→ Source document

* Begin *

Keywords: Social Life and Livelihood, East of Mazandaran, Yaqut Tapepeh, 4th to 2nd Millennium BC, Pottery Usage.

Introduction
Since pottery is the most abundant and perdurable archaeological data, it is necessary and useful to study it in various dimensions and aspects. Recording, description, classification, typology, seriation, and analysis of pottery are very important. In fact, the detailed study of pottery, as well as posing questions and hypotheses, creates a strong analytical foundation for explaining cultural changes, and archaeological interpretations and explanations. If at this stage, archaeologist doesn’t succeed obtaining a relative scientific understanding of the pottery collection, the subsequent studies, including the technical and laboratory investigation methods, will not produce reliable scientific results. Therefore, understandings the function of pottery for social, economic and religious-ritual (cognitive) reconstructions are based on this stage, and basically, the laboratory study of pottery, which itself leads to the material culture knowledge, produce quantitative and technical data for confirmation and support of the mentioned reconstructions. The high abundance of pottery in ancient contexts provide the opportunity to learn about why and how this material became important and even the sanctity of this material among generations and the study of lifestyle changes, regional and extra-regional communications, the socio-economic status, beliefs, customs, rituals, symbols, and familiarity with the perceptions of the ancients the archaeologist (Shepard, 1974; Orton et al., 1993; Costin, 2007; Roux, 2019; Criado-Boado et al., 2023; Shortland & Degryse, 2019). 
From the 4th millennium BC, fundamental changes took place in the West Asia; large settlements using the irrigation-based agricultural system emerged; the level of knowledge and specialties had reached its maximum growth; innovations such as rapid pottery wheel and the production of more diverse stone tools and implements emerged; early governments tried to expand their political and economic influence in wider geographical areas; and communities in different regions were trying to participate in these social and economic developments.

* End *

→ Request a
Extract the complete pottery passage word for word.
The pottery passage and the records are unrelated material.

Records of labeled boxes:

* Begin *

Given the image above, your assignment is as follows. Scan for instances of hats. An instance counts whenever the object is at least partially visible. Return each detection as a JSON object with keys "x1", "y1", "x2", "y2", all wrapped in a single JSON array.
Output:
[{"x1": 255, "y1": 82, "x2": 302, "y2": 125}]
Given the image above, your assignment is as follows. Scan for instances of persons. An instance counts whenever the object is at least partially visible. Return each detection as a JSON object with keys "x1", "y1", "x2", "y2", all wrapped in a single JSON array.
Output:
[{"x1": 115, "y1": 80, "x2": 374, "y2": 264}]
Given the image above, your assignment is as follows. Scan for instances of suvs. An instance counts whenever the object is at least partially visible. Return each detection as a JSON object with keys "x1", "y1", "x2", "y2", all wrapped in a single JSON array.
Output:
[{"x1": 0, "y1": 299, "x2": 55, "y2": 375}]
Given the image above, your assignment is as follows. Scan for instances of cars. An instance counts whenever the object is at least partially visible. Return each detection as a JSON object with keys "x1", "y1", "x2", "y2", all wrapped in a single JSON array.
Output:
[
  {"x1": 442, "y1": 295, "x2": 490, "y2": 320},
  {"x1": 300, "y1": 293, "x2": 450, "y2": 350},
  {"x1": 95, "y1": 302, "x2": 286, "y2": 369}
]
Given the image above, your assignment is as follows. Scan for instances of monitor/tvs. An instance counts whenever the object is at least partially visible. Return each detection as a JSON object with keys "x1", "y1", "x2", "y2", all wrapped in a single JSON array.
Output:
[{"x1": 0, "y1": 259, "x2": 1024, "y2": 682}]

* End *

→ Request b
Swap "wrapped" for "enclosed" in the stretch of the records from the line containing "instances of monitor/tvs." through the end of the records, and return only those lines with nothing else altered.

→ Correct result a
Keywords: Social Life and Livelihood, East of Mazandaran, Yaqut Tapepeh, 4th to 2nd Millennium BC, Pottery Usage.

Introduction
Since pottery is the most abundant and perdurable archaeological data, it is necessary and useful to study it in various dimensions and aspects. Recording, description, classification, typology, seriation, and analysis of pottery are very important. In fact, the detailed study of pottery, as well as posing questions and hypotheses, creates a strong analytical foundation for explaining cultural changes, and archaeological interpretations and explanations. If at this stage, archaeologist doesn’t succeed obtaining a relative scientific understanding of the pottery collection, the subsequent studies, including the technical and laboratory investigation methods, will not produce reliable scientific results. Therefore, understandings the function of pottery for social, economic and religious-ritual (cognitive) reconstructions are based on this stage, and basically, the laboratory study of pottery, which itself leads to the material culture knowledge, produce quantitative and technical data for confirmation and support of the mentioned reconstructions. The high abundance of pottery in ancient contexts provide the opportunity to learn about why and how this material became important and even the sanctity of this material among generations and the study of lifestyle changes, regional and extra-regional communications, the socio-economic status, beliefs, customs, rituals, symbols, and familiarity with the perceptions of the ancients the archaeologist (Shepard, 1974; Orton et al., 1993; Costin, 2007; Roux, 2019; Criado-Boado et al., 2023; Shortland & Degryse, 2019). 
From the 4th millennium BC, fundamental changes took place in the West Asia; large settlements using the irrigation-based agricultural system emerged; the level of knowledge and specialties had reached its maximum growth; innovations such as rapid pottery wheel and the production of more diverse stone tools and implements emerged; early governments tried to expand their political and economic influence in wider geographical areas; and communities in different regions were trying to participate in these social and economic developments.

→ Correct result b
Given the image above, your assignment is as follows. Scan for instances of monitor/tvs. An instance counts whenever the object is at least partially visible. Return each detection as a JSON object with keys "x1", "y1", "x2", "y2", all enclosed in a single JSON array.
Output:
[{"x1": 0, "y1": 259, "x2": 1024, "y2": 682}]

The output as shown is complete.